> _Work required_:
Please continue the personal essay about the path to hospital chaplaincy, starting after its last sentence.

> _Extract provided_:
● ● ● ● ●

The Walk to Chaplaincy

The Walk to Chaplaincy

Something about how I felt when I visited a person at the hospital would slowly reel me into the life of hospital chaplaincy.

I would pass the small hospital chapel and stop to pray for those people I was visiting.  I found solace in the plain simple room with one stained glass frame of praying hands.  Watching the chaplains come and go, I told myself, “one day I will be working here as a chaplain.”  I had no idea what that entailed, but after all the ministry I had done, in a way, it would be a relief.

In 2010, my husband and I left the wonderful work of Teen Challenge work and enjoyed a respite of rest and soul-searching.  As I passed that hospital I knew that was where my next journey would be.

Several years before, I had an experience that etched into my heart that my life’s direction was changing.  I was with three other women returning from a Bible Study in a rural road in Virginia.  We came upon an eighteen-wheeler rig jack knifed in the road.  I got out to see investigate.  The driver was fine and pointed me to a station wagon.  Moaning came from several people inside the car, and I could see a child, obviously dead in her seat.  The parents were in shock.  The paramedics soon came and pulled out the child, saying she was gone.  By then the other women had followed me.  As the little girl laid there, I comforted her mother.  I had just received my ordination and when I said, “I am a minister.”    She hugged us as we comforted her.  We said a prayer and with that prayer, I began to sense a change of ministry.

So finally, I applied to enter a chaplaincy program.  In my interview, the director told me I needed to be an intern chaplain first.  The internship was a nine months unpaid position. I did not think I could afford to wait that long.  In my heart, I knew this was for me.  So, for the next few weeks I kept looking for something else, but I didn’t apply for any other job. 

Just as we were running out of money, a call came from the chaplaincy program director and he wanted to have me by-pass the internship and start the chaplain residency, a paid job with all benefits.  All I can say is God had orchestrated something so perfect that today I am still in awe of it all!

God had prepared me for chaplaincy all those years.

● ● ● ● ●

> _Dataset entries_:

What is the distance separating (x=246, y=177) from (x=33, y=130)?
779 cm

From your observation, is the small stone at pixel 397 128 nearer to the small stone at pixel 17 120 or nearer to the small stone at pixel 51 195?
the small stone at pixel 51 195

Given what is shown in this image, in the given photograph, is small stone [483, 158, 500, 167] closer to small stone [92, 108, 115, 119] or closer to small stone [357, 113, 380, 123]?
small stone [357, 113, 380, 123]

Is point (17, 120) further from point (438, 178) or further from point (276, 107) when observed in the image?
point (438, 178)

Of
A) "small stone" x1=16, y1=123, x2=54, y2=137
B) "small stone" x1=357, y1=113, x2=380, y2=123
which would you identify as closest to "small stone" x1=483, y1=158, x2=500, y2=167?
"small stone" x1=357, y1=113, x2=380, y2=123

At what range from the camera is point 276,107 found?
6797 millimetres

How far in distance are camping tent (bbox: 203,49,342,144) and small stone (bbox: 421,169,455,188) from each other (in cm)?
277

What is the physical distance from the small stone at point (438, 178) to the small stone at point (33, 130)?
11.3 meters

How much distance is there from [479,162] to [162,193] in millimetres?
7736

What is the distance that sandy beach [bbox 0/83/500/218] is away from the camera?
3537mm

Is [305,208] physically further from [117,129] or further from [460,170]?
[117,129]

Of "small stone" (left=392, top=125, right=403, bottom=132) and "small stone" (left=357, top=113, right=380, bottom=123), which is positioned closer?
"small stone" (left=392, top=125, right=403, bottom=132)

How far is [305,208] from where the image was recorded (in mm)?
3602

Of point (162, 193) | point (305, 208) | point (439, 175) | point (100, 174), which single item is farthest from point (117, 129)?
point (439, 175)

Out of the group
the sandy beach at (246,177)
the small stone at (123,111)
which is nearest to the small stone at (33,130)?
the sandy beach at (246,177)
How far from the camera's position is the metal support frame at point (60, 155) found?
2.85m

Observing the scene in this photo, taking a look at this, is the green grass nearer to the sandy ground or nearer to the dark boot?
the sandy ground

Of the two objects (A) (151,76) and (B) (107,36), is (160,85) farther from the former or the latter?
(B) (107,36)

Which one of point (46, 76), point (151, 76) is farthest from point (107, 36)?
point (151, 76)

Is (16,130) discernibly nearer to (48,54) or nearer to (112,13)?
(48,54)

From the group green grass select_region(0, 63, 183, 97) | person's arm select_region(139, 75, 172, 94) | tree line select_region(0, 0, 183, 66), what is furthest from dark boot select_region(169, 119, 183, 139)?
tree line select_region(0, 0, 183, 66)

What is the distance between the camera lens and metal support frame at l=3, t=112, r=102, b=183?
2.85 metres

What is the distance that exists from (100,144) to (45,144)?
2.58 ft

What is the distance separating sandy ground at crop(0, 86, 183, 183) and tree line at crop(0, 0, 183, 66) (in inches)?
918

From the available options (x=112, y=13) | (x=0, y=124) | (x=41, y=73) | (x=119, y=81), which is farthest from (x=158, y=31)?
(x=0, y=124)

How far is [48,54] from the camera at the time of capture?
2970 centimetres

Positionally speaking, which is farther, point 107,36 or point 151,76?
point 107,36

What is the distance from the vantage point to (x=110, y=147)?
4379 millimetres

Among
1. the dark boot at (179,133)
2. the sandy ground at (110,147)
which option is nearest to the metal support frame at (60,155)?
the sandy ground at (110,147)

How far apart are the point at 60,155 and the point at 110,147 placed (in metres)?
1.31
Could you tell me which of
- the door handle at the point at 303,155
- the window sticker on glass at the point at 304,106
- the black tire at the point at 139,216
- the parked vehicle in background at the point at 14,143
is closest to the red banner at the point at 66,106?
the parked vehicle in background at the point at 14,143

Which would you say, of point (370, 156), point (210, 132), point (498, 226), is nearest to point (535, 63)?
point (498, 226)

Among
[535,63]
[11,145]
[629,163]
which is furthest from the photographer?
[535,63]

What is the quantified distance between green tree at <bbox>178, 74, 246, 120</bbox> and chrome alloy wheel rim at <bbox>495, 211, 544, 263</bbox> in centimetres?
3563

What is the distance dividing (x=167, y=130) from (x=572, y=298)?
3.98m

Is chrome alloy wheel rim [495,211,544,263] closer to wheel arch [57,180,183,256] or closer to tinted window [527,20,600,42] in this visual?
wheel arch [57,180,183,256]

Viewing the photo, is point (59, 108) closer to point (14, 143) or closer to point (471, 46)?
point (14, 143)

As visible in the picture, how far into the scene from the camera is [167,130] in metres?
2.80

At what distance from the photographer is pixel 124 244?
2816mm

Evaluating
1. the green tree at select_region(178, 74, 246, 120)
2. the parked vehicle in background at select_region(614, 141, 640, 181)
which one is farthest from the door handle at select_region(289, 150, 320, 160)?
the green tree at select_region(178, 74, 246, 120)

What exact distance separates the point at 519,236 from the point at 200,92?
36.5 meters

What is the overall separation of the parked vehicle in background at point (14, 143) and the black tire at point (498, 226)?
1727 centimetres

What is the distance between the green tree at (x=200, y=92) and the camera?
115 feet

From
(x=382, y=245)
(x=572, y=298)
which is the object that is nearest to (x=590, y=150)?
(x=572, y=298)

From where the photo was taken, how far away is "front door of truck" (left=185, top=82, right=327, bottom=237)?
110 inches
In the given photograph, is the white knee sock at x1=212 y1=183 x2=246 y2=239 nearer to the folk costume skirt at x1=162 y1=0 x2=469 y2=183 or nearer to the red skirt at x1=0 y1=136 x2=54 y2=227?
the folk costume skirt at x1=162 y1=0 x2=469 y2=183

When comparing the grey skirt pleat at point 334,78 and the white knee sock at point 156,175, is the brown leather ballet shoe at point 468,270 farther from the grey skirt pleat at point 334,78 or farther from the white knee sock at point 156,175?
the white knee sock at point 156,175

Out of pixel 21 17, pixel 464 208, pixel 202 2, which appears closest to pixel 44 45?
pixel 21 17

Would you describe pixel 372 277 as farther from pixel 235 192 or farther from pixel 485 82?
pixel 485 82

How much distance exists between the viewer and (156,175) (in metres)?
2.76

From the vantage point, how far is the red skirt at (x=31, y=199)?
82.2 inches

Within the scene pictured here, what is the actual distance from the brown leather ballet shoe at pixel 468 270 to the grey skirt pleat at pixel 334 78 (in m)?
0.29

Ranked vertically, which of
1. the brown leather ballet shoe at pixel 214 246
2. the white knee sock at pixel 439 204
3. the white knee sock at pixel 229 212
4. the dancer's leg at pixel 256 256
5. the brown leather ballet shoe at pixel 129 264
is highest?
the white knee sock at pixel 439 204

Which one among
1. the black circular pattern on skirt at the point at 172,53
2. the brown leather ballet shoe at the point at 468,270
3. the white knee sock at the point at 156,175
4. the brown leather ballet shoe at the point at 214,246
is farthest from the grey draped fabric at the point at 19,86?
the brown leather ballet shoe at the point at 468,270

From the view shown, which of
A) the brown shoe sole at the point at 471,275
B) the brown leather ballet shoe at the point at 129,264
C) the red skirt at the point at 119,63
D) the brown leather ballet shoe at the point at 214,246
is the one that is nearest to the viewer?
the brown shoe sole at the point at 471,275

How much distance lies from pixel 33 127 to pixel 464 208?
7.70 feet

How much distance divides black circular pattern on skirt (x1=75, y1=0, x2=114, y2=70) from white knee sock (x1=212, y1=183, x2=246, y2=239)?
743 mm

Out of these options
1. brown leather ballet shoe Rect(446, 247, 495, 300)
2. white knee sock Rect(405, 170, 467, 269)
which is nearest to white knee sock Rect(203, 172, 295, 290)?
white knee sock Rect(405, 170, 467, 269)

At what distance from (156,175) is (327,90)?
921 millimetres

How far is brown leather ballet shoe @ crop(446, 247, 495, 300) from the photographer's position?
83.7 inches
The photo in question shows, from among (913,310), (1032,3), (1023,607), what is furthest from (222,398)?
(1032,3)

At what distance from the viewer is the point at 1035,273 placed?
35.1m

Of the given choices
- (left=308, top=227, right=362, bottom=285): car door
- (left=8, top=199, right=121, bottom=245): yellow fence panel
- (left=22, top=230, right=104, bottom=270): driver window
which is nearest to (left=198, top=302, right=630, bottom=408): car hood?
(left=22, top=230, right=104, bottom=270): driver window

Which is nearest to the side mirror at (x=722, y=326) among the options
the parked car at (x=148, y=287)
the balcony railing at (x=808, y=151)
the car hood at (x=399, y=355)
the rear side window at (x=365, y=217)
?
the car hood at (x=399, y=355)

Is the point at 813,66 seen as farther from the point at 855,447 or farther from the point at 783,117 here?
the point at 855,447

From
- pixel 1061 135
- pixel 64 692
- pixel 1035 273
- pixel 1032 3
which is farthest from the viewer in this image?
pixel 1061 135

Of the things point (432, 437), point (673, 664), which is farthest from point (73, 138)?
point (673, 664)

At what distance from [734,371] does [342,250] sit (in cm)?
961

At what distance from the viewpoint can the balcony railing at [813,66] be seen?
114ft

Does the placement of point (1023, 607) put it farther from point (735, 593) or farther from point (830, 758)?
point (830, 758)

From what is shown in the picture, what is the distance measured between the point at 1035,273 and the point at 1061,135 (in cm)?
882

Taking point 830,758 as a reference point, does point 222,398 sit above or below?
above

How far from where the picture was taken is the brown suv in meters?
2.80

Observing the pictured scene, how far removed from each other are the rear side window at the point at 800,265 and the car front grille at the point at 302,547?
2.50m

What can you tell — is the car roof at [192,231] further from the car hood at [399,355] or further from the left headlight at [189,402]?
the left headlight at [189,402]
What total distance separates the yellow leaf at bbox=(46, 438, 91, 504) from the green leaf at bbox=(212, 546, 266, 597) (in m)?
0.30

● ● ● ● ●

> _Answer section_:
Teen Challenge was my training ground—from rescuing people from drugs, to being with a young alcoholic woman in withdrawal, to pleading with young men not to take their own lives.  It was all in a day’s work. 

So, being in the safe quarters of a hospital in my older years seemed the right thing to do.  Of course, being a chaplain has its challenges, especially in the emergency room when you look at 20 people or so as they are told by the doctor their loved one has passed, or when dealing with a patient who is all alone in the world.

There comes a time when one ministry closes and another one opens.  Sometimes you know when a new season is coming.  For me, it took several years.  I saw myself there in that hospital long before I was hired.  I knew His plans were greater than I could imagine. 

This new season rejuvenated my soul.  It sparked new life in me.  I learned new things about myself, about people, and I also shared my experiences with other chaplains.

I may not be a pastor of a church, but I have a big congregation.  When people introduce me as their chaplain or minister, I feel very blessed.  This is where I need to be at this time in my life.

For me every ministry gets better in a way, or maybe God gives us greater grace to do the work.  Whatever it is, I am always open for God to change my season.  He knows best.  I walk in His paths.  My prayer today, is use me, Lord, wherever and whenever you want.

For by You I can run upon a troop; And by my God I can leap over a wall.
As for God, His way is blameless;
The word of the LORD is tried;
He is a shield to all who take refuge in Him.

 Psalm 18:29-30.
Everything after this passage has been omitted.